[Page]
::::

The Trailerpark Scholar

I am Compass.

Shut up and listen!

OK, so maybe that was just a little rude. But it was necessary.

Know the difference between a Buddhist and an Evangelical Christian?

Buddhists know they don’t know so they seek. Evangelical Christians think they know everything so they preach.

By that definition I am far, far more Buddhist than I am Christian.

I have not returned to this blog (I still hate that word!) of late because I have been working on our homeschool effort. It is a real challenge and very time consuming to develop a school program for three kids, one that will speak to all of them and help them understand each subject. But that’s not the subject today, so I go on (as opposed to shutting up myself!).

Shut up and listen!

That’s what I have to say quite often to my boy. He is my pride and joy, a brilliant just-turned-eight year old whose brain runs faster than mine. He’s always thinking. He’s always talking. His problem–like mine sometimes–is that he doesn’t stop long enough to listen. In order to get his thinker in tuned with the thought at hand I have to cut it off and re-direct it sometimes.

I used to be just like him. I still am, too, on occasion. I have learned, however, that listening and learning is far more conducive to understanding than constantly talking. Maybe you need to learn the same thing.

My return to blabber-blog on this beautiful Sunday morning was spurred on by conversations with a friend via email and an introduction to a movement I somehow missed. Living in the backwoods is a bit isolating. The movement, called Emergent or Emerging, is encouraging. But there I find a lot of overthink.

::::

[Collected data]
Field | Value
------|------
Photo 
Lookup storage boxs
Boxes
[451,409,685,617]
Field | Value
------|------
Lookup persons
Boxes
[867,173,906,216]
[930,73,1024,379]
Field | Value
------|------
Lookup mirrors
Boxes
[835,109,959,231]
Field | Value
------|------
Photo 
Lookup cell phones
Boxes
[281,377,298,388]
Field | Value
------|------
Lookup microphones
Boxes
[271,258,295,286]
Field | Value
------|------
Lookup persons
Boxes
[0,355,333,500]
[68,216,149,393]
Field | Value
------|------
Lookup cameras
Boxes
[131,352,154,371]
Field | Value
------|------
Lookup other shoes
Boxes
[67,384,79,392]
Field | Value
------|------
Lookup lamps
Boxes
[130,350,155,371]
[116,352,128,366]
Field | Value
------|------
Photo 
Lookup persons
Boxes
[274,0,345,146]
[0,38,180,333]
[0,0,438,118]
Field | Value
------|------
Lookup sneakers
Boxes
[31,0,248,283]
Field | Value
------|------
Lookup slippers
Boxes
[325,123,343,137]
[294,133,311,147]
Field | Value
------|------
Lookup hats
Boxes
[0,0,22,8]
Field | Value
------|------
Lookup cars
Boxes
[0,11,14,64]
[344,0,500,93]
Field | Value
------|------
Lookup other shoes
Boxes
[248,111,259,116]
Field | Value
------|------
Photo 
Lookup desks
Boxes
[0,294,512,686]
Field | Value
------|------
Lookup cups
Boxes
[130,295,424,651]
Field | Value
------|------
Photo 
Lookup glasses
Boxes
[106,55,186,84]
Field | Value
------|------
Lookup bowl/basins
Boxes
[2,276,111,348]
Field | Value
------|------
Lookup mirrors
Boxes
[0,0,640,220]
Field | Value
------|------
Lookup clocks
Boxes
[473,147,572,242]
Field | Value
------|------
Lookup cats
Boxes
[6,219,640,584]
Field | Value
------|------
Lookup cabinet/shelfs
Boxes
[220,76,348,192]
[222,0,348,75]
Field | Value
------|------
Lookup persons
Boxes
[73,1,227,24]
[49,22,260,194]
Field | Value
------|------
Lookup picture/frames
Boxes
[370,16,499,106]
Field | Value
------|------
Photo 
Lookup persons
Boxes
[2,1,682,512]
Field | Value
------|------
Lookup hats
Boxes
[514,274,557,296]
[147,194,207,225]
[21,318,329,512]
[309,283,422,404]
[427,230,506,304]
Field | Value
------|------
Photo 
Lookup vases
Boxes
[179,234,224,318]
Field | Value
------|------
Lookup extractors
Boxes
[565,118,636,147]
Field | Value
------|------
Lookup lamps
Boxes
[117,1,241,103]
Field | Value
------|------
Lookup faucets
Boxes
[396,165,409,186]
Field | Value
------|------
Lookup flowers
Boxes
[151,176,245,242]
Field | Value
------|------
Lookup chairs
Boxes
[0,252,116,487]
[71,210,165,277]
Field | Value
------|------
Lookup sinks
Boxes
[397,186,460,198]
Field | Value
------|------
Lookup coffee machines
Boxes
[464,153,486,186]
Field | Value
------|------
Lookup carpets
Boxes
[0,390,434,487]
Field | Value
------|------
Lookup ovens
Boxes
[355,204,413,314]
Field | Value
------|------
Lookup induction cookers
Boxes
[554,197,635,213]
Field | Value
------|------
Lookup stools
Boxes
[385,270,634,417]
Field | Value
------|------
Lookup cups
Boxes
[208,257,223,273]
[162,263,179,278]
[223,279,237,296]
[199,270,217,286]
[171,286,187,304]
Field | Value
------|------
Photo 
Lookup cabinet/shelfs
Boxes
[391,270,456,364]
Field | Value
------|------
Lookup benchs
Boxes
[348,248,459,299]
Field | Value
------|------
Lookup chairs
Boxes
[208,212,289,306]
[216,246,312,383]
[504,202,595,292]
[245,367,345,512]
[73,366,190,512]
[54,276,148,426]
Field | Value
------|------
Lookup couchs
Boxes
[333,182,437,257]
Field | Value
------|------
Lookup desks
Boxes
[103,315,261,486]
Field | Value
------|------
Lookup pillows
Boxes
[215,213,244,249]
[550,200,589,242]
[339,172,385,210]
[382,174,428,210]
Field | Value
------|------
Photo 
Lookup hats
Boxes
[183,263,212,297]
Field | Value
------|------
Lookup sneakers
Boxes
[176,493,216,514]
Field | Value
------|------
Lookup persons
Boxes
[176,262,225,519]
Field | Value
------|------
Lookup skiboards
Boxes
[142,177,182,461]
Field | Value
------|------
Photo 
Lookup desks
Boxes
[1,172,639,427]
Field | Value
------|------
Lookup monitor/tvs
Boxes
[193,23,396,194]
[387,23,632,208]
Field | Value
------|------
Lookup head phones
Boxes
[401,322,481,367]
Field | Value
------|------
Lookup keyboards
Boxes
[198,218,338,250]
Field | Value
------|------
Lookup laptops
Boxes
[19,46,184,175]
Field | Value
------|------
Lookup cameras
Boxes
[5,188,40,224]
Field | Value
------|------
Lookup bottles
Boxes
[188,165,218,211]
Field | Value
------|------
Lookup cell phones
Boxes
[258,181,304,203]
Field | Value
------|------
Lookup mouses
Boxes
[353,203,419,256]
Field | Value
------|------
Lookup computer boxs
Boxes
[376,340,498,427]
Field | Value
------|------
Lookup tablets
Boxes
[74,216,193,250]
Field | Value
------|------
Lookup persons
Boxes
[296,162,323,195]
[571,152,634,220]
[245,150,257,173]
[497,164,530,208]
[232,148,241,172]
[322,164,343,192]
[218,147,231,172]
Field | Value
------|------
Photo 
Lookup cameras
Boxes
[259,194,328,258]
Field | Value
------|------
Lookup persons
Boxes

::::

[Problem 1]
Set down everything in the Trailerpark Scholar post from "I have not returned" down to "re-direct it sometimes.".
[Problem 2]
Carry the Trailerpark Scholar post on from where it stops.
The items have nothing to do with the Trailerpark Scholar post.

[Exercise result 1]
I have not returned to this blog (I still hate that word!) of late because I have been working on our homeschool effort. It is a real challenge and very time consuming to develop a school program for three kids, one that will speak to all of them and help them understand each subject. But that’s not the subject today, so I go on (as opposed to shutting up myself!).

Shut up and listen!

That’s what I have to say quite often to my boy. He is my pride and joy, a brilliant just-turned-eight year old whose brain runs faster than mine. He’s always thinking. He’s always talking. His problem–like mine sometimes–is that he doesn’t stop long enough to listen. In order to get his thinker in tuned with the thought at hand I have to cut it off and re-direct it sometimes.

[Exercise result 2]
Definition:

overthink noun. 1. Thinking more than necessary. 2. Attempting to discover the unknown merely by stressing out one’s brain. 3. Exercising one’s limited human faculties in a vain attempt to understand the nature of God and the Universe. 4. Putting too much effort in analysis of flawed or incomplete data and drawing erroneous, unsubstantiated or unreliable conclusions from said data.

Shut up and listen.

Evangelicalism and Buddhism are at the opposite ends of the intellectual spectrum. I was born an Evangelical. But I was born retarded. I had a brain defect. I was born a thinker. And a doubter. Maybe Thomas is a distant relative of mine. Or Socrates. There is one word in the English language I never could unlearn even though it is the nastiest and ugliest word in Evangelical circles. That word is why.

Evangelical theology says there ARE reasons but follows that up with the phrase “God’s ways are not our ways.” I will completely agree with the phrase but absolutely and vehemently disagree with the way it is used. God’s “ways” may not be our ways but God is not stupid and neither am I. One thing I’ve said for decades, long before my thinking drug me out of Evangelical circles, was that if God didn’t want us to think he should not have given us a brain.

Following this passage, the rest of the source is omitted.